● **Supplied records**
--- START ---

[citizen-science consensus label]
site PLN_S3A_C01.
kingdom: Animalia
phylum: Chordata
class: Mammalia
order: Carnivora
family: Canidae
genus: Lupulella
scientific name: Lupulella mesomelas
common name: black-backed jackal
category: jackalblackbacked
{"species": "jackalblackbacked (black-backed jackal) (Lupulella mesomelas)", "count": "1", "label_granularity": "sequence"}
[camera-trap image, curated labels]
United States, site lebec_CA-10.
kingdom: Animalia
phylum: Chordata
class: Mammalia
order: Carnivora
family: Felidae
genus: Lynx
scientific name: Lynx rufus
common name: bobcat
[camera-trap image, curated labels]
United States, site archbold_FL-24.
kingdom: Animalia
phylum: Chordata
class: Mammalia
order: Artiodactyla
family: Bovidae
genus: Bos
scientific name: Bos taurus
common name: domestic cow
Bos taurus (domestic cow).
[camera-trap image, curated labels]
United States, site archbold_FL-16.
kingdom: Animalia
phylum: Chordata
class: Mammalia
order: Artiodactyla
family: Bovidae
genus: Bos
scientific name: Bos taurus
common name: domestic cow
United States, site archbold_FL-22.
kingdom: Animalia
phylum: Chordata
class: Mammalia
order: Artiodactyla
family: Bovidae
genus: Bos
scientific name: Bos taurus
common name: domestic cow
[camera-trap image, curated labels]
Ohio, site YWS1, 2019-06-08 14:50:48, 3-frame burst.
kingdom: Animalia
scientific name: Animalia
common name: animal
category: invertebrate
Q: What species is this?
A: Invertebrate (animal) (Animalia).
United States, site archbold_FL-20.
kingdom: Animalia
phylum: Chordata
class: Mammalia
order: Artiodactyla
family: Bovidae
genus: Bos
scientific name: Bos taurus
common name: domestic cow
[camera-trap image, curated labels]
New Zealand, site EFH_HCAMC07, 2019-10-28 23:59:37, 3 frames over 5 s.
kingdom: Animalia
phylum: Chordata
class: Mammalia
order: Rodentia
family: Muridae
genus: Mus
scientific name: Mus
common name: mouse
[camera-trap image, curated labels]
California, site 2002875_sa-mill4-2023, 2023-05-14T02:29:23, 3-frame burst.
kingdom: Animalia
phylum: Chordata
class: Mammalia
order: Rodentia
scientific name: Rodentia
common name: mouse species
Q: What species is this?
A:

--- END ---

Write each record out again exactly.

● **Answer area**
[citizen-science consensus label]
site PLN_S3A_C01.
kingdom: Animalia
phylum: Chordata
class: Mammalia
order: Carnivora
family: Canidae
genus: Lupulella
scientific name: Lupulella mesomelas
common name: black-backed jackal
category: jackalblackbacked
{"species": "jackalblackbacked (black-backed jackal) (Lupulella mesomelas)", "count": "1", "label_granularity": "sequence"}
[camera-trap image, curated labels]
United States, site lebec_CA-10.
kingdom: Animalia
phylum: Chordata
class: Mammalia
order: Carnivora
family: Felidae
genus: Lynx
scientific name: Lynx rufus
common name: bobcat
[camera-trap image, curated labels]
United States, site archbold_FL-24.
kingdom: Animalia
phylum: Chordata
class: Mammalia
order: Artiodactyla
family: Bovidae
genus: Bos
scientific name: Bos taurus
common name: domestic cow
Bos taurus (domestic cow).
[camera-trap image, curated labels]
United States, site archbold_FL-16.
kingdom: Animalia
phylum: Chordata
class: Mammalia
order: Artiodactyla
family: Bovidae
genus: Bos
scientific name: Bos taurus
common name: domestic cow
United States, site archbold_FL-22.
kingdom: Animalia
phylum: Chordata
class: Mammalia
order: Artiodactyla
family: Bovidae
genus: Bos
scientific name: Bos taurus
common name: domestic cow
[camera-trap image, curated labels]
Ohio, site YWS1, 2019-06-08 14:50:48, 3-frame burst.
kingdom: Animalia
scientific name: Animalia
common name: animal
category: invertebrate
Q: What species is this?
A: Invertebrate (animal) (Animalia).
United States, site archbold_FL-20.
kingdom: Animalia
phylum: Chordata
class: Mammalia
order: Artiodactyla
family: Bovidae
genus: Bos
scientific name: Bos taurus
common name: domestic cow
[camera-trap image, curated labels]
New Zealand, site EFH_HCAMC07, 2019-10-28 23:59:37, 3 frames over 5 s.
kingdom: Animalia
phylum: Chordata
class: Mammalia
order: Rodentia
family: Muridae
genus: Mus
scientific name: Mus
common name: mouse
[camera-trap image, curated labels]
California, site 2002875_sa-mill4-2023, 2023-05-14T02:29:23, 3-frame burst.
kingdom: Animalia
phylum: Chordata
class: Mammalia
order: Rodentia
scientific name: Rodentia
common name: mouse species
Q: What species is this?
A:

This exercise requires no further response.